EXTRACTED INFORMATION

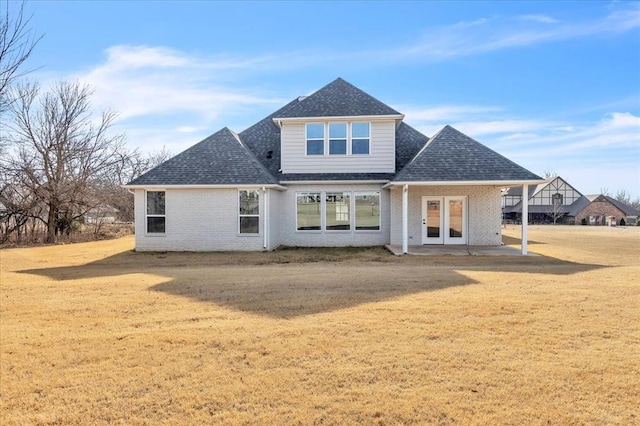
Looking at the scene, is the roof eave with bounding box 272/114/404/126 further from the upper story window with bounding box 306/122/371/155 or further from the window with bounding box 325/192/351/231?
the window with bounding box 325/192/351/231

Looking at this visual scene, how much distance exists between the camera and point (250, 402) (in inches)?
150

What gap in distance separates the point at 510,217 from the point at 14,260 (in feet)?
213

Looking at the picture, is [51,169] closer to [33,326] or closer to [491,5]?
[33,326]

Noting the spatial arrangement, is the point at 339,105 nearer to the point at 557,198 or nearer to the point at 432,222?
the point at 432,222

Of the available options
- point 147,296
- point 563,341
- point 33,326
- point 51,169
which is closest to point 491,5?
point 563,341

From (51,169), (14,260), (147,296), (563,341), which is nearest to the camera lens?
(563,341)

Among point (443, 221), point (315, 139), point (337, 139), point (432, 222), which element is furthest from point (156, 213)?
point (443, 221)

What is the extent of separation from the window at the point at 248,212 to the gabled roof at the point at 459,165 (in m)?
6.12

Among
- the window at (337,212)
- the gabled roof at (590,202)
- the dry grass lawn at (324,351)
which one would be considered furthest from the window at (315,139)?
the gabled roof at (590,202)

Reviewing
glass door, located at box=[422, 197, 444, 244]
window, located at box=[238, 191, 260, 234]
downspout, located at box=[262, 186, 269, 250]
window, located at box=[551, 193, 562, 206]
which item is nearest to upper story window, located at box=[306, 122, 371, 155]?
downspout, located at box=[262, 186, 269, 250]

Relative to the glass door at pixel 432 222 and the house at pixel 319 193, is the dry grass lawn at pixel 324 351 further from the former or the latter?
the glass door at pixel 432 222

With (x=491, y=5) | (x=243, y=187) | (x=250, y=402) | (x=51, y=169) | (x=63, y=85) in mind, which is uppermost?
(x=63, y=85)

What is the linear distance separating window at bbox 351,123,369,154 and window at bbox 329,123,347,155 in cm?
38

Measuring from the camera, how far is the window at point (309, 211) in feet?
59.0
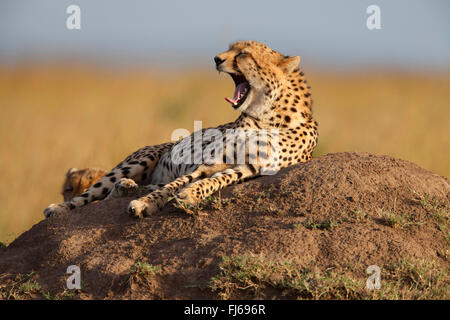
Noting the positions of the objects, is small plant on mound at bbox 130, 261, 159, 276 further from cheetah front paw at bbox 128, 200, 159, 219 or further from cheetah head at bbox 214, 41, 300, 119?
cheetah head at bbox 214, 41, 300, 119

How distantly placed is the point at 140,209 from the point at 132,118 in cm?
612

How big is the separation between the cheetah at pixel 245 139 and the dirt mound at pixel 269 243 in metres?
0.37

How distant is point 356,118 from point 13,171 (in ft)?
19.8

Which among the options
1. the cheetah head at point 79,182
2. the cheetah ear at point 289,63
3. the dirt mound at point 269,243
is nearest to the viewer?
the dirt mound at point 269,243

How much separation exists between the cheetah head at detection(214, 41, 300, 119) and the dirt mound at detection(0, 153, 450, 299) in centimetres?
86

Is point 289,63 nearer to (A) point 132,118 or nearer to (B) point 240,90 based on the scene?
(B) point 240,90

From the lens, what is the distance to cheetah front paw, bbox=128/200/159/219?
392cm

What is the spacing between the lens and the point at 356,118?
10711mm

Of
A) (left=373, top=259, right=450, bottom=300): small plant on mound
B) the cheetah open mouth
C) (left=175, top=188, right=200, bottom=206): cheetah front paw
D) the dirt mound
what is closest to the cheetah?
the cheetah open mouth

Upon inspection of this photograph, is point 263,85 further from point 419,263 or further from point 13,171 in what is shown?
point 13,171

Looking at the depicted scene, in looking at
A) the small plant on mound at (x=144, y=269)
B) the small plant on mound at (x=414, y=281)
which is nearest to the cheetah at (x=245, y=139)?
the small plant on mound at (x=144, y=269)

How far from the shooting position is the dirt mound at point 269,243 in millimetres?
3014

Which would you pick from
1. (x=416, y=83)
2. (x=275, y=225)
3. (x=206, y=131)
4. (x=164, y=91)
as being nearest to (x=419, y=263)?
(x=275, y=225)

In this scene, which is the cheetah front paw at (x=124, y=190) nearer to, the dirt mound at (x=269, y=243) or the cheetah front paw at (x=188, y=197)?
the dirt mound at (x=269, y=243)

REQUIREMENTS
Output exactly the lines from the one containing "Upon inspection of" through the last line of the entries, both ends included.

FINISHED TASK
Upon inspection of this photograph, is point 263,85 further from point 419,263 or further from point 13,171 in what is shown?
point 13,171

Looking at the depicted scene, in looking at
A) the small plant on mound at (x=144, y=269)
B) the small plant on mound at (x=414, y=281)
which is nearest to the cheetah at (x=245, y=139)?
the small plant on mound at (x=144, y=269)

How far from the shooting position is the dirt mound at point 269,243 in millimetres?
3014

Which would you pick from
1. (x=416, y=83)
2. (x=275, y=225)
3. (x=206, y=131)
4. (x=164, y=91)
as being nearest to (x=419, y=263)?
(x=275, y=225)

In this scene, which is the cheetah front paw at (x=124, y=190) nearer to, the dirt mound at (x=269, y=243) or the cheetah front paw at (x=188, y=197)?
the dirt mound at (x=269, y=243)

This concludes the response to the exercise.